L 1 AS 4395/09 PKH-B

Land
Baden-Württemberg
Sozialgericht
LSG Baden-Württemberg
Sachgebiet
Grundsicherung für Arbeitsuchende
Abteilung
1
1. Instanz
SG Freiburg (BWB)
Aktenzeichen
S 13 AS 105/08
Datum
2. Instanz
LSG Baden-Württemberg
Aktenzeichen
L 1 AS 4395/09 PKH-B
Datum
3. Instanz
Bundessozialgericht
Aktenzeichen
-
Datum
-
Kategorie
Beschluss
Auf die Beschwerde der Antragstellerinnen wird der Beschluss des Sozialgerichts Freiburg vom 19.08.2009 abgeändert. Den Antragstellerinnen wird für das Klageverfahren erster Instanz ab Antragstellung Prozesskostenhilfe gewährt und Rechtsanwalt F., F., beigeordnet.

Außergerichtliche Kosten des Beschwerdeverfahrens sind nicht zu erstatten.

Gründe:

I.

Die.1990 geborene Antragstellerin zu 1. (Ast. zu 1.) und 1992 geborene Antragstellerin zu 2. (Ast. zu 2.) sind die leiblichen Kinder der R., welche mit diesen eine Bedarfsgemeinschaft nach dem Zweiten Buch Sozialgesetzbuch (SGB II) bildet. Aufgrund erstmaligen Antrags vom 27.09.2004 bezieht sich die Bedarfsgemeinschaft Leistungen nach dem SGB II durch die Antragsgegnerin (Ag.).

● ● ●

Aufgabe
Nenne alle Gerichte, die der Lesetext unter „1. Instanz“, „2. Instanz“ und „3. Instanz“ aufführt.

Datenauszug
● ● ●

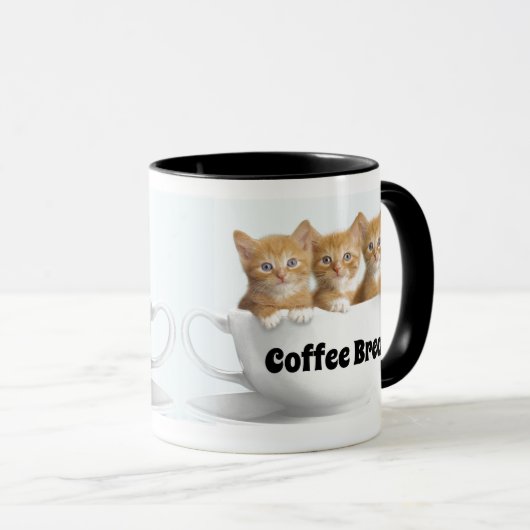 Café Coffee Mug Three Kittens (Devant droit)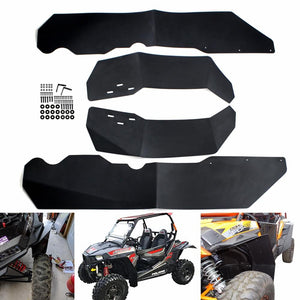 Polaris RZR XP 1000 RZR XP 4 1000 XP Turbo XP 4 Turbo 2014-2020 Extended Fender Flares Mud Flaps Front & Rear Mud Guards - pazoma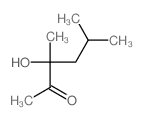 2-Hexanone,3-hydroxy-3,5-dimethyl-结构式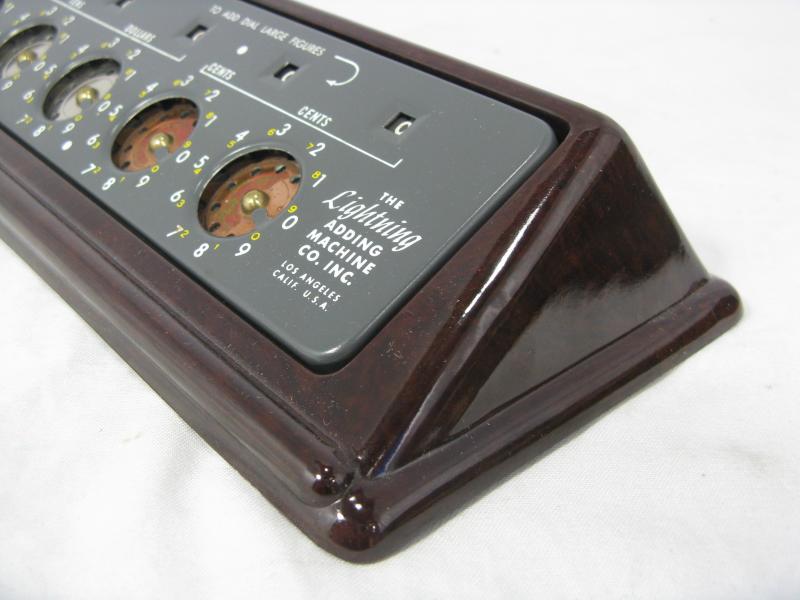 vintage lightning portable adding machine rechenmaschine bx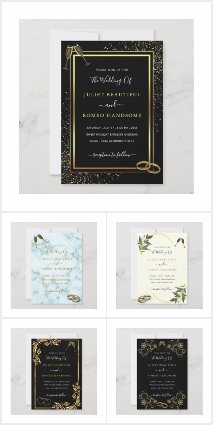 Personalized Wedding Invitation Card Collection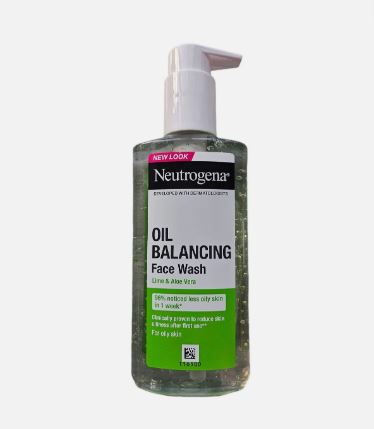 Neutrogena Oil Balancing Face Wash with Lime & Aloe Vera | Oil Free 200ml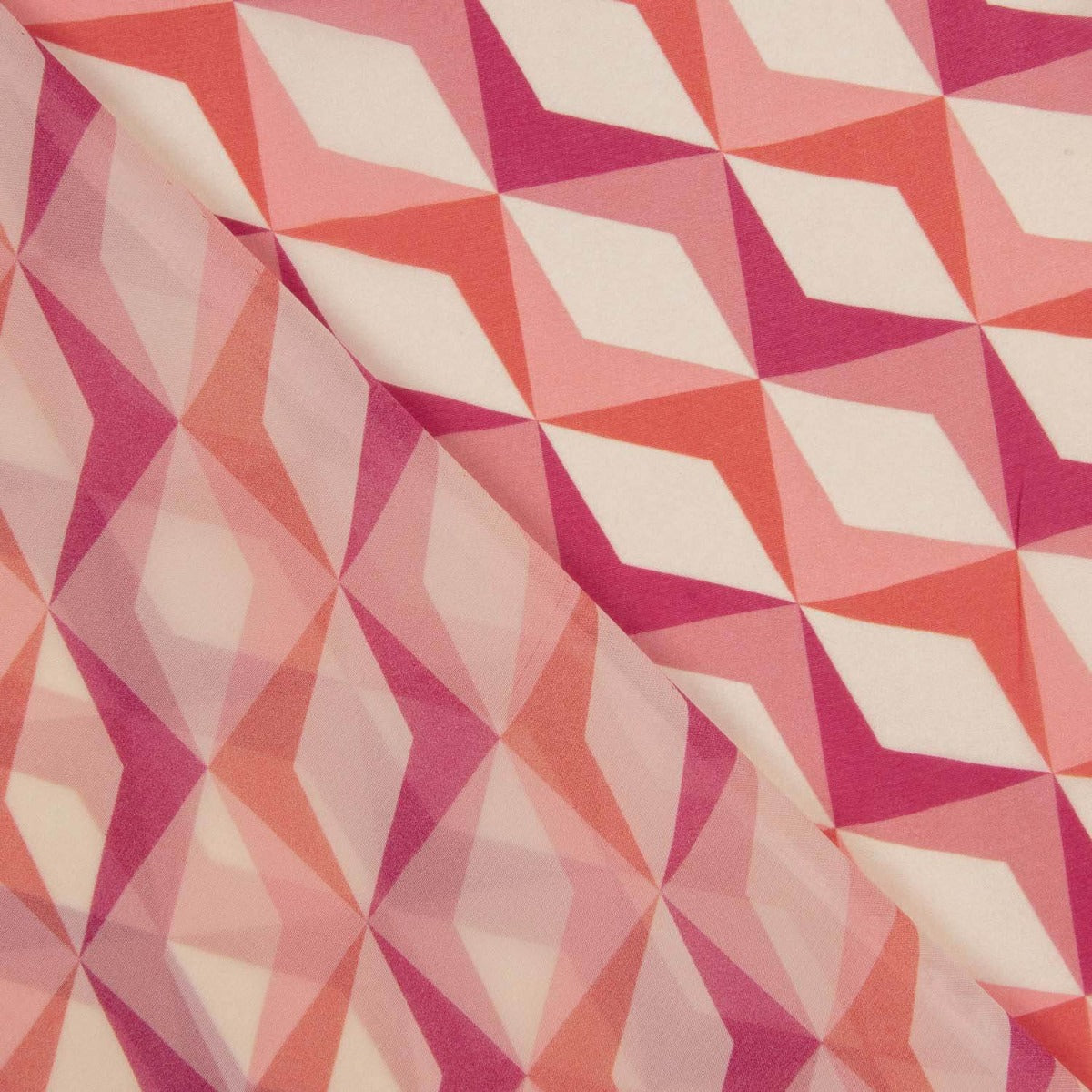 Vintage Rhombus Viskose Gaze - Ribes y Casals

● ● ●

Antwort
SG Freiburg (BWB), LSG Baden-Württemberg, Bundessozialgericht